Koobface Virus Removal (May 2019 Update)

Parasite may reinstall itself multiple times if you don't delete its core files. We recommend downloading SpyHunter to scan for malicious programs installed with it. This may save you hours and cut down your time to about 15 minutes. 

Download SpyHunter Anti-Malware

More information on SpyHunter, steps to uninstallEULAThreat Assessment Criteria, and Privacy Policy.

How irritating is this problem? (2 votes, average: 5.00)

This page aims to help you remove Koobface Virus. Our removal instructions work for every version of Windows.
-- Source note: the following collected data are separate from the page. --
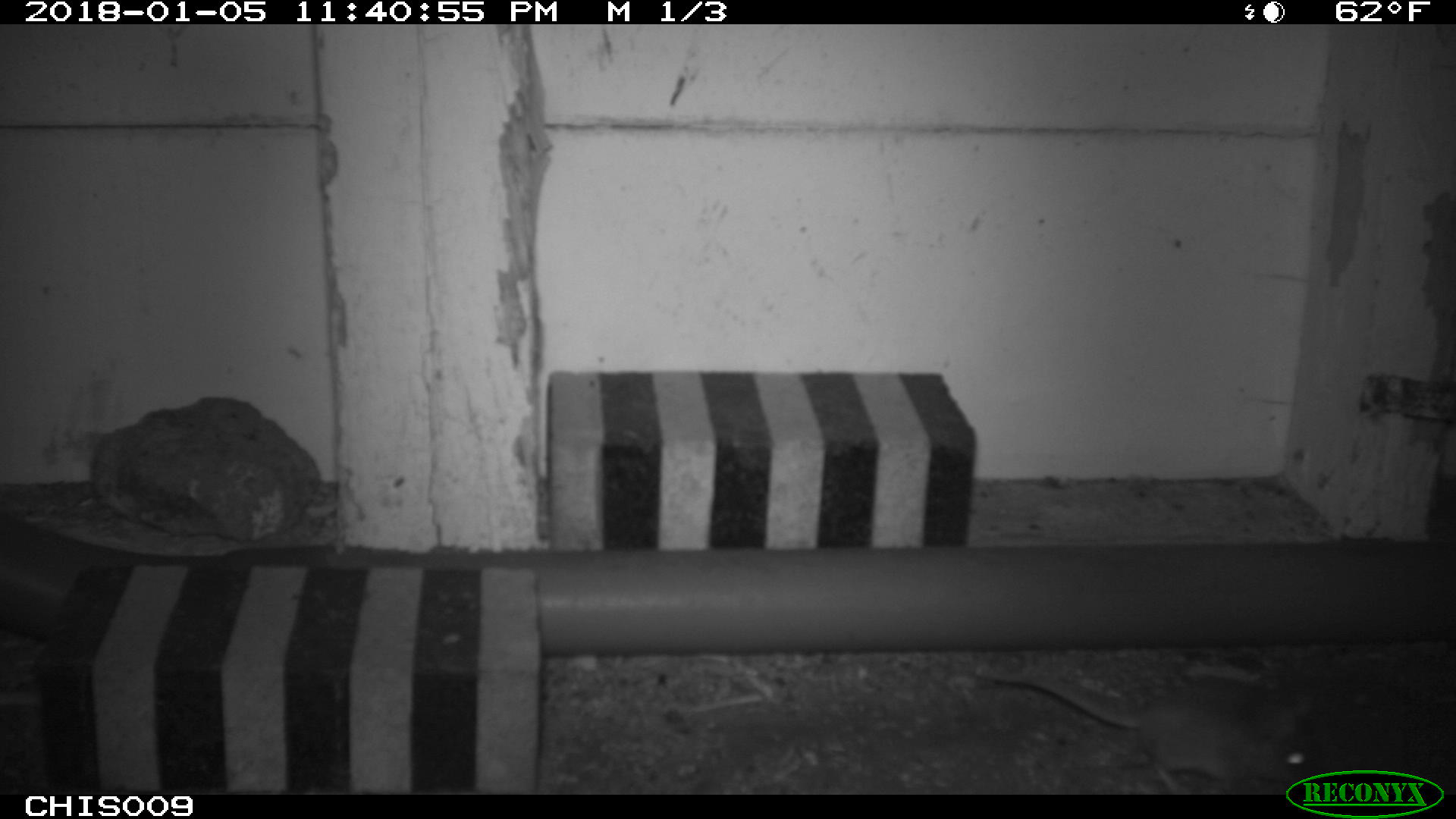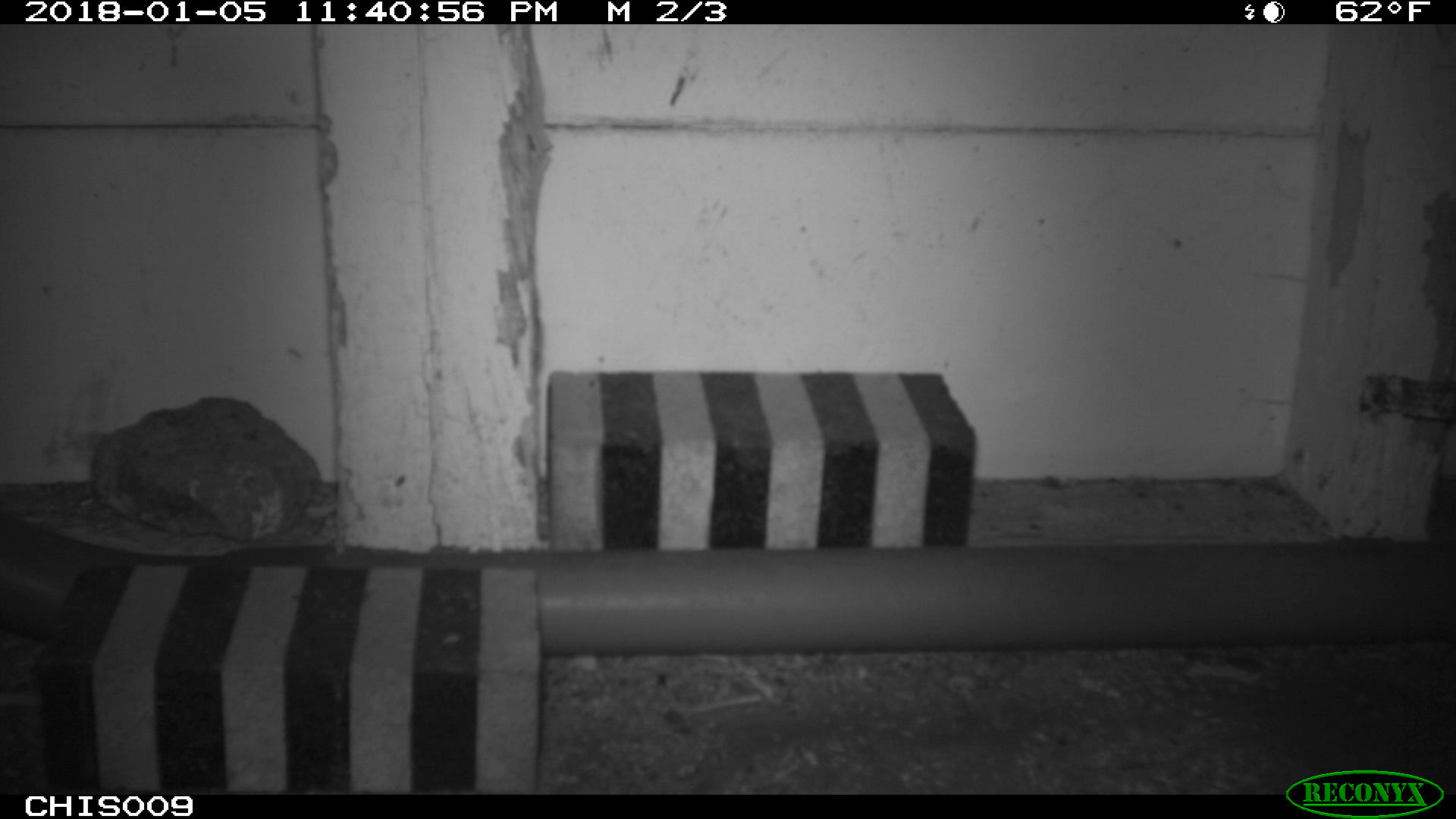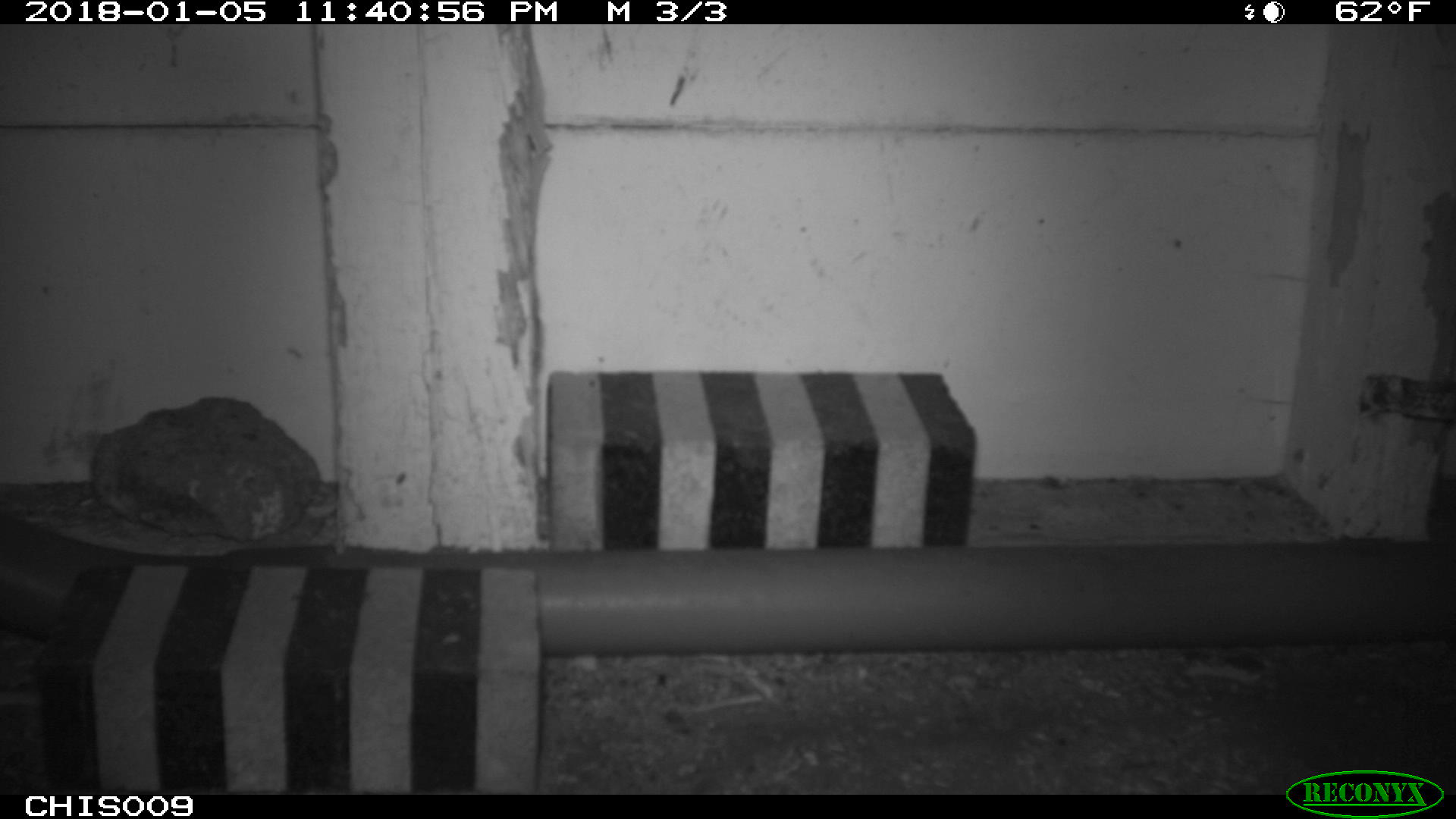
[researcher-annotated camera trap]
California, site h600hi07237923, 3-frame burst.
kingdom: Animalia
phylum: Chordata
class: Mammalia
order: Rodentia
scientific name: Rodentia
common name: rodent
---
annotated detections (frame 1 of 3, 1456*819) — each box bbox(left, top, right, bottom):
rodent: bbox(971, 668, 1314, 795)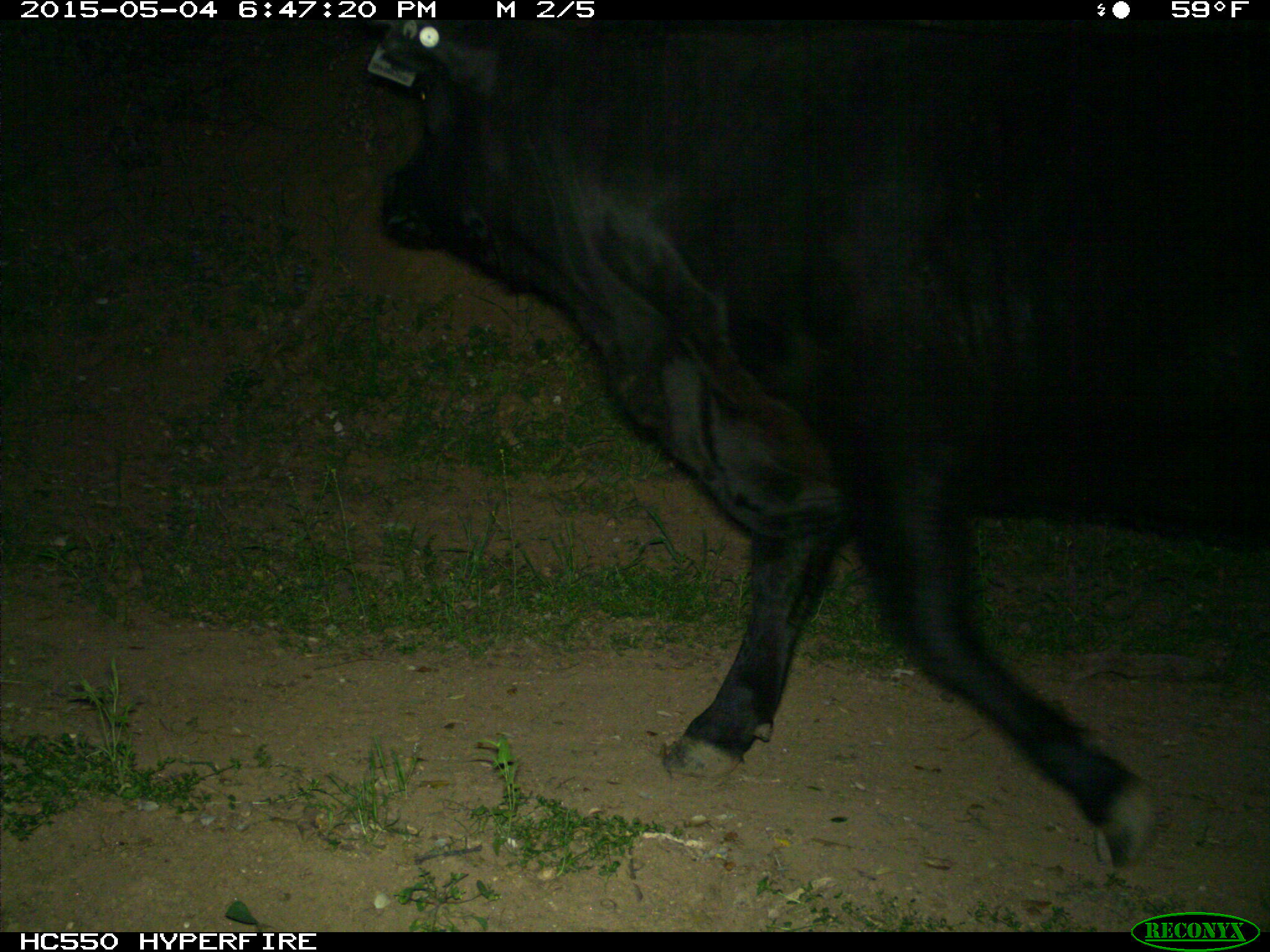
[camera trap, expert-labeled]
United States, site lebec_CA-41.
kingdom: Animalia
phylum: Chordata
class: Mammalia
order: Artiodactyla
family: Bovidae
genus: Bos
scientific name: Bos taurus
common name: domestic cow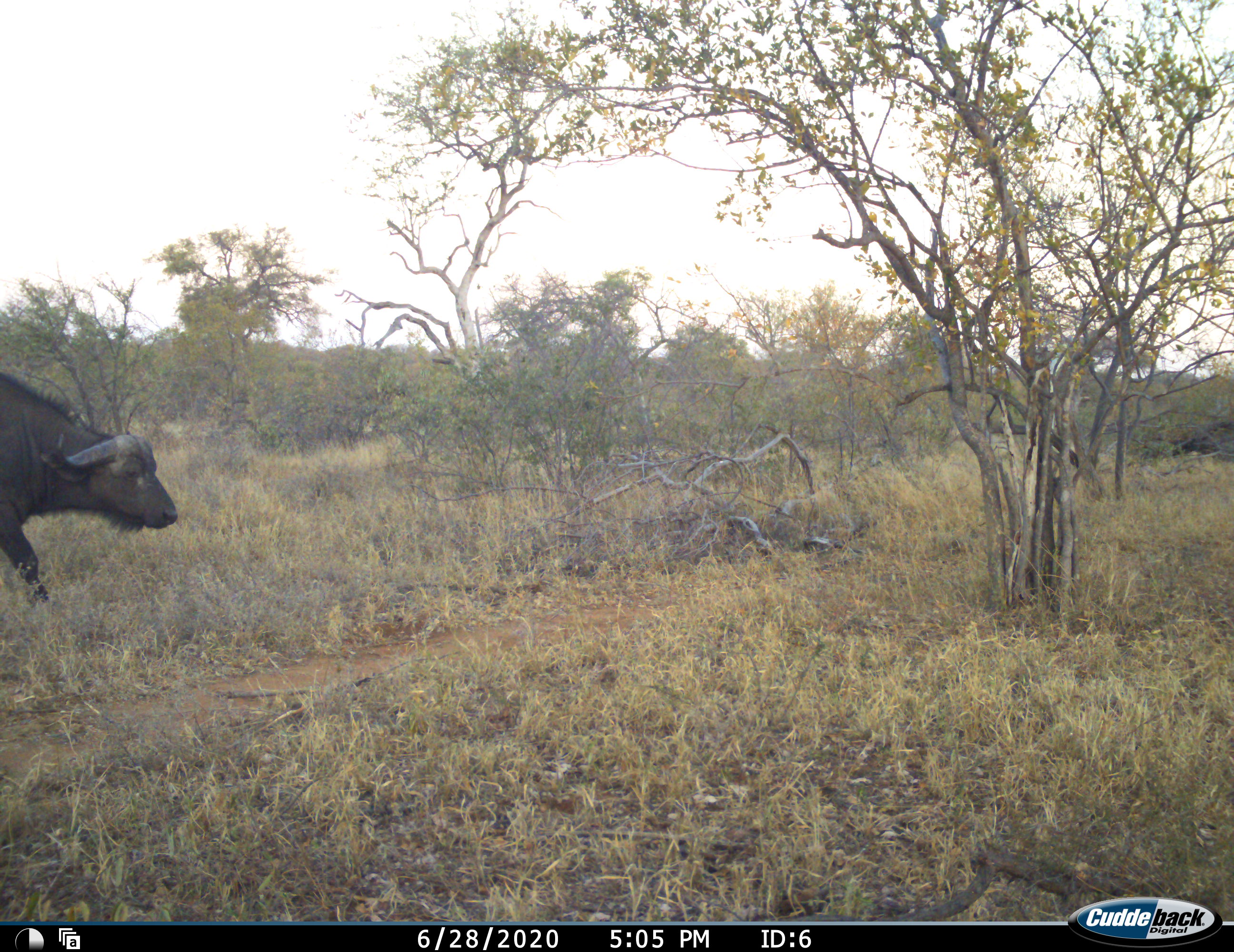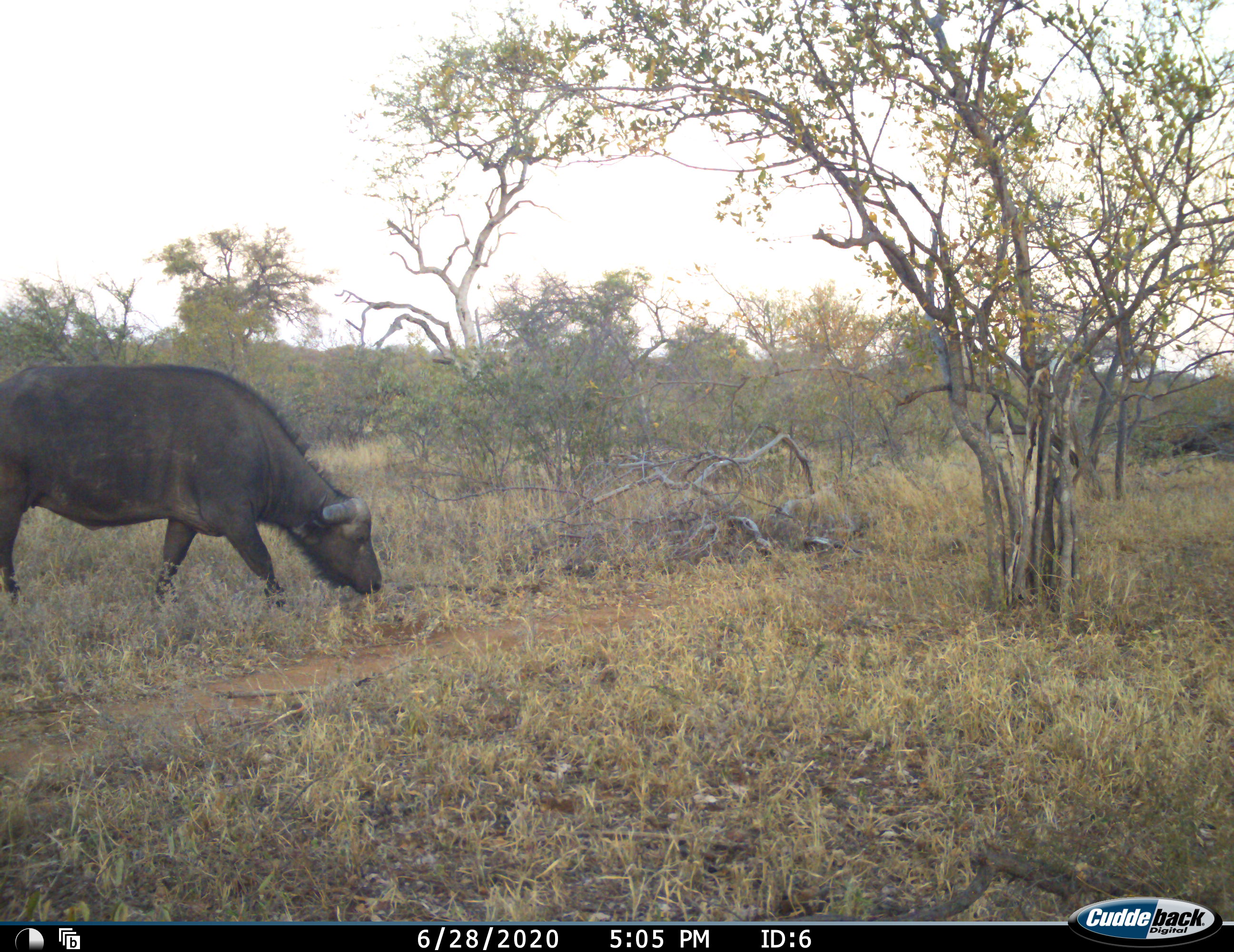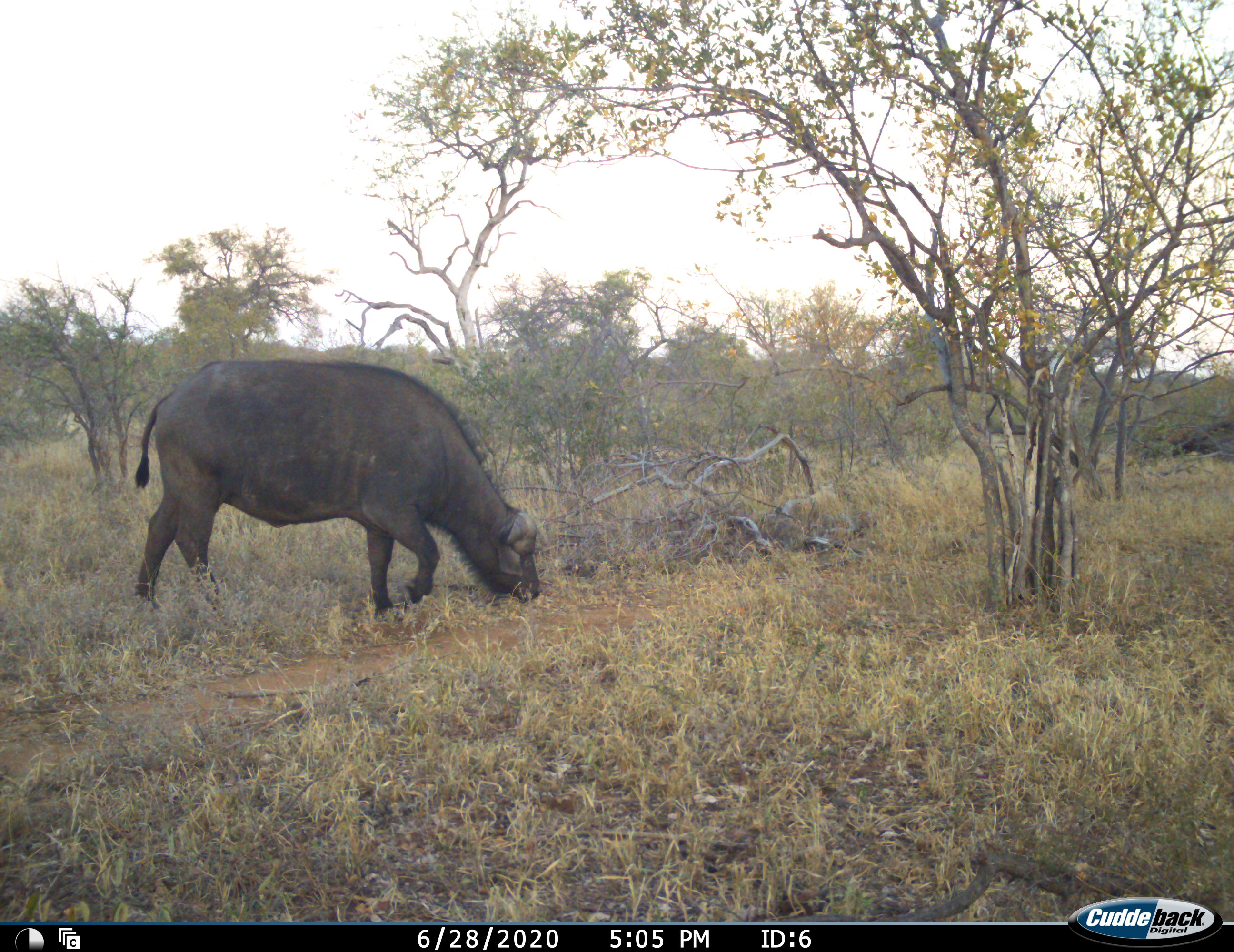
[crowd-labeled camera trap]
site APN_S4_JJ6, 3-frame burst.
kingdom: Animalia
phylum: Chordata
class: Mammalia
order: Artiodactyla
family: Bovidae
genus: Syncerus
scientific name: Syncerus caffer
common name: african buffalo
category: buffalo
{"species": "buffalo (african buffalo) (Syncerus caffer)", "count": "1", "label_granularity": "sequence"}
If you are seeking information regarding a malicious software program called Koobface Virus ot if you simply want to learn more about the infamous Trojan Horse malware category, you have come to the right place. In this article, you will be presented with information regarding this nasty category of dangerous programs and you will also learn how you can deal with the noxious Koobface Virus infection – a detailed removal guide has been provided own below for those of you who might need help with the elimination of the dangerous threat. Just don’t forget to read the actual article as the information that it holds is essential and highly important when it comes to making sure that infections like Koobface do not get anywhere near your PC ever again. Keep in mind that this particular virus class is one of the most dangerous and hackers that use Trojan Horses are typically able to gain remote access to your PC and control it without your knowledge meaning that the possible uses of a Trojan infection are many and oftentimes it’s cannot be said for certain what such a virus might be trying to accomplish whilst inside your PC. One thing’s for certain, though – whatever the malware’s specific purpose in your case might be, it definitely going to be something that’s at the very least illegal and unwanted.

The hidden threat

Trojans like Koobface are known for their ability to remain under the radar during the time they are on a targeted machine. There might be certain possible symptoms but most of the time there won’t be anything that could give away the infection. Potential red flags such as increased use of RAM and CPU as well as random unknown errors and sudden crashes to the dreaded Blue Screen might help you realize that there’s something potentially harmful happening with your PC yet, as we said above, you can’t rely on such infection indicators as in many cases none of those would be present during a Trojan Horse attack. Because of this, it is crucial that you have some sort of security software on your PC – an antivirus program that can help you spot potential threats and stop them before they have gotten the chance to cause any harm to your system. However, even if you are using a very high-quality antivirus, it might still fail at times and get bypassed by a certain virus, especially if it is a newer one. Koobface, for example is one if the latest Trojan Horse versions and many security tools might be unable to detect it. With this in mind, it is very important that you understand just how important it is that you make sure to always be vigilant and careful when browsing the Internet.

Koobface Virus Removal



Some of the steps will likely require you to exit the page. Bookmark it for later reference.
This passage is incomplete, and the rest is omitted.